Dans l’immédiat, la coordination nationale exige le retrait des trois réformes contestées (projet de réforme du statut, masterisation des concours, projet de contrat doctoral unique), la fin du démantèlement des organismes publics de recherche ainsi que la restitution des 1030 postes supprimés, et un plan pluriannuel de création d’emplois .

Motion 4

Solidarité avec les étudiants

La Coordination nationale des universités réunie à Nanterre le 20 février 2009 déclare son soutien au mouvement des étudiants et à leurs revendications telles qu’exprimées dans la plateforme de leur première coordination nationale de Rennes.

Elle mandate une délégation pour prendre contact avec le comité d’organisation de leur prochaine coordination nationale : samedi 28 et dimanche 29 février (université d’ Angers).

Calendrier national

24 février : multiplier les actions en direction du public.

26 février : journée nationale de manifestations.

5 mars : journée nationale de manifestations. Par ailleurs, si nos exigences ne sont pas satisfaites à cette date, nous appelons à la démission de toutes les charges administratives non électives et au refus de participation aux jurys (bac, BTS, DUT, Capes-Agreg, session de printemps…) et à pratiquer l’obstruction dans le cadre des mandats électifs.

6 mars : Prochaine AG de la Coordination nationale à Paris 12 (peut-être avec Marne-La-Vallée).

10 mars : Grande manifestation nationale “de la maternelle à l’université” à Paris.

12 mars : Appel à soutenir et à participer à la Coordination Nationale des laboratoires.

19 mars : Appel à la journée de mobilisation nationale intersyndicale et interprofessionnelle.

Et aussi

- Développer la grève active, des cours alternatifs, les interventions dans les lieux publics, voir leur occupation.

- Boycott des expertises AERES et ANR, boycott des audits des Universités pour le passage à l’autonomie. Envoi d’une lettre de la coordination.

- Blocage des conseils centraux qui prévoient de remonter les maquettes.

- Participation aux Journées en mars à Bruxelles en relation avec la stratégie de Lisbonne et de Bologne.

- Voter le principe d’une caisse de grève avec les BIATOSS et les ITA, le primaire et le secondaire.

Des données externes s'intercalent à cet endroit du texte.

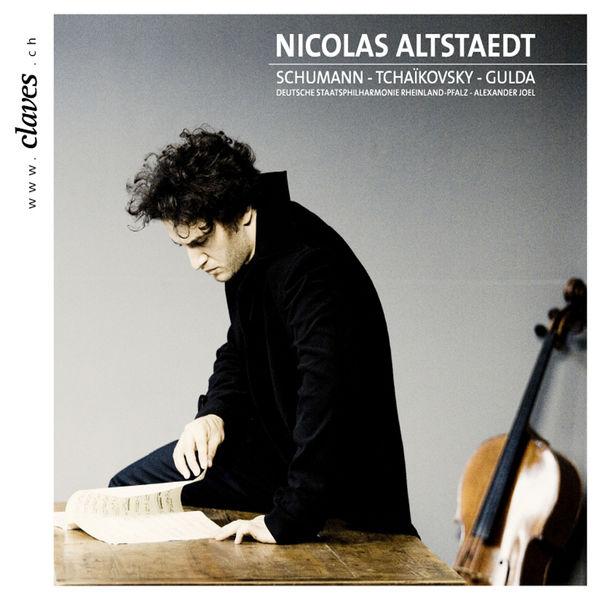 Nicolas Altstaedt - Schumann: Cello Concerto / Tchaikovsky: Rococo Variations / Gulda: Cello Concerto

- Appel aux chefs de service administratifs pour ne pas remonter le recensement des grévistes.

- Délégation à la coordination étudiante à Angers le week-end du 28 février-1er mars.

Vivement la rentrée !

In Actualités on 19 février 2009 at 19:27

Après la manifestation réussie de ce jeudi après-midi (2 000 personnes malgré les vacances pour plusieurs établissements lyonnais), nous voici encore plus mobilisés pour la semaine de rentrée.

Au programme :

1. La prochaine AG des personnels de Lyon 2 se tiendra le lundi 23 février, 12h, campus de Bron (amphithéâtre G, bâtiment L) pour décider de la reconduction ou non de la grève et de la suite à donner au mouvement. L’équipe présidentielle a été invitée à venir y participer.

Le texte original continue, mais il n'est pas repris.